Provided text:
FROM what has been written with reference to the money current in China, the conclusion is clear that its value, as a means of purchase or exchange, is what custom has given to it; changed from time to time and made different in the different provinces by the decisions and acts of the merchants. There is probably no government in the world that has so little to do with the money circulating within its borders, or which may properly be the subject of legislation, as the Government of China; but this non-use of a most important prerogative of sovereignty will not appear so surprising when it is considered that China is also about the only nation in the world without a public treasury. The Central Government is supported by contributions, as it were, from the different provinces; and even the foreign representatives of China are not paid from Peking, certain provinces being required to contribute to the support of certain legations of the Government.

To do:
A: In the passage on money in China, who pays for the support of China's foreign legations?
B: According to the passage on money in China, why should it not seem so surprising that the Chinese Government does so little about the money circulating within its borders? Answer in one to three sentences.
C: Write what follows the last sentence of the passage on money in China.

Extracted material:
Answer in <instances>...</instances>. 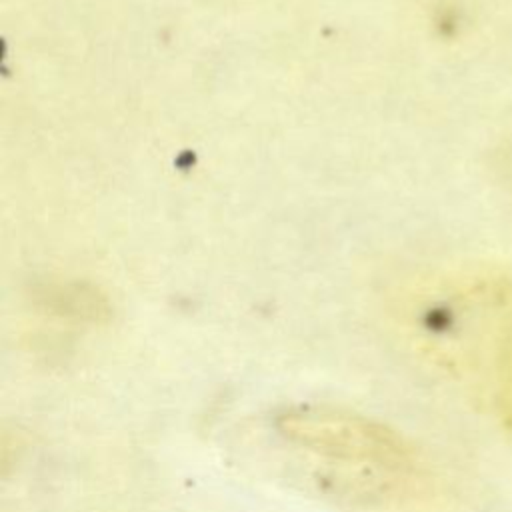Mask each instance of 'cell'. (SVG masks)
Returning <instances> with one entry per match:
<instances>
[{"label":"cell","instance_id":"6da1fadb","mask_svg":"<svg viewBox=\"0 0 512 512\" xmlns=\"http://www.w3.org/2000/svg\"><path fill=\"white\" fill-rule=\"evenodd\" d=\"M424 354L512 430V272H478L440 290L418 320Z\"/></svg>","mask_w":512,"mask_h":512},{"label":"cell","instance_id":"7a4b0ae2","mask_svg":"<svg viewBox=\"0 0 512 512\" xmlns=\"http://www.w3.org/2000/svg\"><path fill=\"white\" fill-rule=\"evenodd\" d=\"M278 432L352 478L374 480L382 494L406 486L418 474L414 450L384 424L324 406H298L276 420Z\"/></svg>","mask_w":512,"mask_h":512}]
</instances>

Expected answers:
A: Certain provinces are required to contribute to the support of certain legations; they are not paid from Peking.

B: China is about the only nation in the world without a public treasury. Its Central Government is supported by contributions from the different provinces, so the government's non-use of its power over money fits that arrangement.

C:
This irregular system, apparently without chart, and from which the influence of the Central Government seems eliminated, exists equally in connection with the banking system of China. It would seem that if a law were necessary for any purpose whatever potential in the regulation of business affairs, it would be essential to define the functions and responsibilities of the institutions used to facilitate commerce and trade, and which are often constituted the great trustees of public wealth. A warrant or charter for a bank, by the Government of China, would, says Williams, in his “Middle Kingdom,” carry no weight with it, and banking corporations are unknown. There is a requirement, due more to the custom among merchants than to any special act of the Government, that a bank can be opened by any person or company by making certain payments to the Government; and while this requirement is sometimes called a law, it does not deserve the name, although the decisions of the merchant class of Chinese are received by Chinese business men as having the authority and binding force of laws. This fact evidences the confidence reposed in the banks, and illustrates how the community of interest establishes a necessity for mutual confidence, and how that confidence encourages the inviolable observance of all banking functions. The Chinese bankers are thoroughly impressed that honesty is the best policy; that principle is rigorously enforced, and when violated, the consequences are always serious. As the fundamental principle of the Government of China is parental, offences committed by one member of a family must be atoned for by the relations of the offender; which provides another safeguard against failures and defalcations by banks and bankers.
METHODS OF BANKING.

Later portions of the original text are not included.